> Work to complete: Lay out the stretch of the material from the line containing "In the photograph, does" through the end as a Markdown table with the columns Row and Entry, putting a running row number in the first and each line in the second. Leave out blank lines.

> Provided entries:
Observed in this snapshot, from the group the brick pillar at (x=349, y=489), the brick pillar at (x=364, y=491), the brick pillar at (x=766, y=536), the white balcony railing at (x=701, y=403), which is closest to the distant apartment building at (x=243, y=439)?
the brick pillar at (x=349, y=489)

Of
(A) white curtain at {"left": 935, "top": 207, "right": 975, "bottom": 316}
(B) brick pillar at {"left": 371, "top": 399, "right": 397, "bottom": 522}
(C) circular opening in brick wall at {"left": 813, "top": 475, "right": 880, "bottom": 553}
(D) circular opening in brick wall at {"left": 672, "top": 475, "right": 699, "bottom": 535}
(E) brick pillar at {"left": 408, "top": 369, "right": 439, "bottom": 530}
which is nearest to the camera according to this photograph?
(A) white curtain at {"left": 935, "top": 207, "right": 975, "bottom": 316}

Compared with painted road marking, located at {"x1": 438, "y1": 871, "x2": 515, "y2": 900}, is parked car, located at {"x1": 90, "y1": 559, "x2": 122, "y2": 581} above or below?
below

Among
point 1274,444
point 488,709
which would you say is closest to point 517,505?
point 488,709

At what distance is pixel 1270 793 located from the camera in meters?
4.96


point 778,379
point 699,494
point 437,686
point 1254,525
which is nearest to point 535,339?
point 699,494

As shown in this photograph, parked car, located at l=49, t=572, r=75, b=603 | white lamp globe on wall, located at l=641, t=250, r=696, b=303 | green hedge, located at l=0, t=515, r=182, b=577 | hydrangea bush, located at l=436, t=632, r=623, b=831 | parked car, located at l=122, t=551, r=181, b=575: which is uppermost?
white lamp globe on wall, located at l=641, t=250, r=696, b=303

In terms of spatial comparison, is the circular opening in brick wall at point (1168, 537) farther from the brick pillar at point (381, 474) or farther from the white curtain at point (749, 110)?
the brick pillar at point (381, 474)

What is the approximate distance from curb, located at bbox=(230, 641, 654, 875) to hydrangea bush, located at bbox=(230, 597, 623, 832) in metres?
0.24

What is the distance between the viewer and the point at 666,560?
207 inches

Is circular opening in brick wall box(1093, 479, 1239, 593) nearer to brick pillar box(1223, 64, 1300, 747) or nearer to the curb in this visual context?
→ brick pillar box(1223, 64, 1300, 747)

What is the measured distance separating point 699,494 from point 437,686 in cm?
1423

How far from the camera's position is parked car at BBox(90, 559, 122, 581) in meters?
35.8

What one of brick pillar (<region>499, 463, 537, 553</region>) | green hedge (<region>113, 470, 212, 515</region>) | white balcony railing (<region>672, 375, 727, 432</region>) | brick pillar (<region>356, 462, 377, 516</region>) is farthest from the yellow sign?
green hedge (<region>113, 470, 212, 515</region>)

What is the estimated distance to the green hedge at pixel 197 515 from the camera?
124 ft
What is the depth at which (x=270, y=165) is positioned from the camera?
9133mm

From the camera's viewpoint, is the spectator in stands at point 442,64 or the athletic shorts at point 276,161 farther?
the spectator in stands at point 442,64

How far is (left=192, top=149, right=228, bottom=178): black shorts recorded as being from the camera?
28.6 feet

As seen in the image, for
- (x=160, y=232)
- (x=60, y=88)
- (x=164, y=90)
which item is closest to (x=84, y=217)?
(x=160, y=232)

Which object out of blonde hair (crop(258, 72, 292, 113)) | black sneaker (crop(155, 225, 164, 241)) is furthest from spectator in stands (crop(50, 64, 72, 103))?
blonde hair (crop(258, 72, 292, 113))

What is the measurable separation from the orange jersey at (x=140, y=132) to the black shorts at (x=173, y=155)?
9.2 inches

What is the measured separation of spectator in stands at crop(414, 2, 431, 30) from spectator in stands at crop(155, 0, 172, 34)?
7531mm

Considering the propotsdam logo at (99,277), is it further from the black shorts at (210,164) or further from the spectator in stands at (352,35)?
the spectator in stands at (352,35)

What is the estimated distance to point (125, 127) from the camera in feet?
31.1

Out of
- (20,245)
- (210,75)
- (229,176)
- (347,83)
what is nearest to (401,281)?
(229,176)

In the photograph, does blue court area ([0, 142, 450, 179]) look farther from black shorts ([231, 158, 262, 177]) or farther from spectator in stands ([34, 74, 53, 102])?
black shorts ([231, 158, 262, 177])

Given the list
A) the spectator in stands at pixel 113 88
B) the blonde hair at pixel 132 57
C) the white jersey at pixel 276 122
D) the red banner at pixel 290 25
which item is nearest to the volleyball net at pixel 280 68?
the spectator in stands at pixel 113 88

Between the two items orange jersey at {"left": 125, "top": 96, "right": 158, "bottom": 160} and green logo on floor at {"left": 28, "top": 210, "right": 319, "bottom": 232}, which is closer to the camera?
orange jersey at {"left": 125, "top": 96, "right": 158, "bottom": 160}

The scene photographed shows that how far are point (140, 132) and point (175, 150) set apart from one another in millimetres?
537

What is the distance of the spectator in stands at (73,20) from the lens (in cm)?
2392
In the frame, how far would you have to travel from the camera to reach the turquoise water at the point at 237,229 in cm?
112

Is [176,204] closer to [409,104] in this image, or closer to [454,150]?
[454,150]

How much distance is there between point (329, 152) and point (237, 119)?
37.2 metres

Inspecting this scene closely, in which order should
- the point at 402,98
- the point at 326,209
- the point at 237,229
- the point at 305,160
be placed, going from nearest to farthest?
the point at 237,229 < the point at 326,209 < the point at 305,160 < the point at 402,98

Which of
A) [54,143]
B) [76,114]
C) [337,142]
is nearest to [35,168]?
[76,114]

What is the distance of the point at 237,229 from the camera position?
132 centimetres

> Written response:
| Row | Entry |
|---|---|
| 1 | In the photograph, does blue court area ([0, 142, 450, 179]) look farther from black shorts ([231, 158, 262, 177]) or farther from spectator in stands ([34, 74, 53, 102])? |
| 2 | black shorts ([231, 158, 262, 177]) |
| 3 | Given the list |
| 4 | A) the spectator in stands at pixel 113 88 |
| 5 | B) the blonde hair at pixel 132 57 |
| 6 | C) the white jersey at pixel 276 122 |
| 7 | D) the red banner at pixel 290 25 |
| 8 | which item is nearest to the volleyball net at pixel 280 68? |
| 9 | the spectator in stands at pixel 113 88 |
| 10 | Between the two items orange jersey at {"left": 125, "top": 96, "right": 158, "bottom": 160} and green logo on floor at {"left": 28, "top": 210, "right": 319, "bottom": 232}, which is closer to the camera? |
| 11 | orange jersey at {"left": 125, "top": 96, "right": 158, "bottom": 160} |
| 12 | The scene photographed shows that how far are point (140, 132) and point (175, 150) set apart from one another in millimetres? |
| 13 | 537 |
| 14 | What is the distance of the spectator in stands at (73,20) from the lens (in cm)? |
| 15 | 2392 |
| 16 | In the frame, how far would you have to travel from the camera to reach the turquoise water at the point at 237,229 in cm? |
| 17 | 112 |
| 18 | Is [176,204] closer to [409,104] in this image, or closer to [454,150]? |
| 19 | [454,150] |
| 20 | How much distance is there between point (329, 152) and point (237, 119)? |
| 21 | 37.2 metres |
| 22 | Inspecting this scene closely, in which order should |
| 23 | - the point at 402,98 |
| 24 | - the point at 326,209 |
| 25 | - the point at 237,229 |
| 26 | - the point at 305,160 |
| 27 | be placed, going from nearest to farthest? |
| 28 | the point at 237,229 < the point at 326,209 < the point at 305,160 < the point at 402,98 |
| 29 | Which of |
| 30 | A) [54,143] |
| 31 | B) [76,114] |
| 32 | C) [337,142] |
| 33 | is nearest to [35,168]? |
| 34 | [76,114] |
| 35 | What is the distance of the point at 237,229 from the camera position? |
| 36 | 132 centimetres |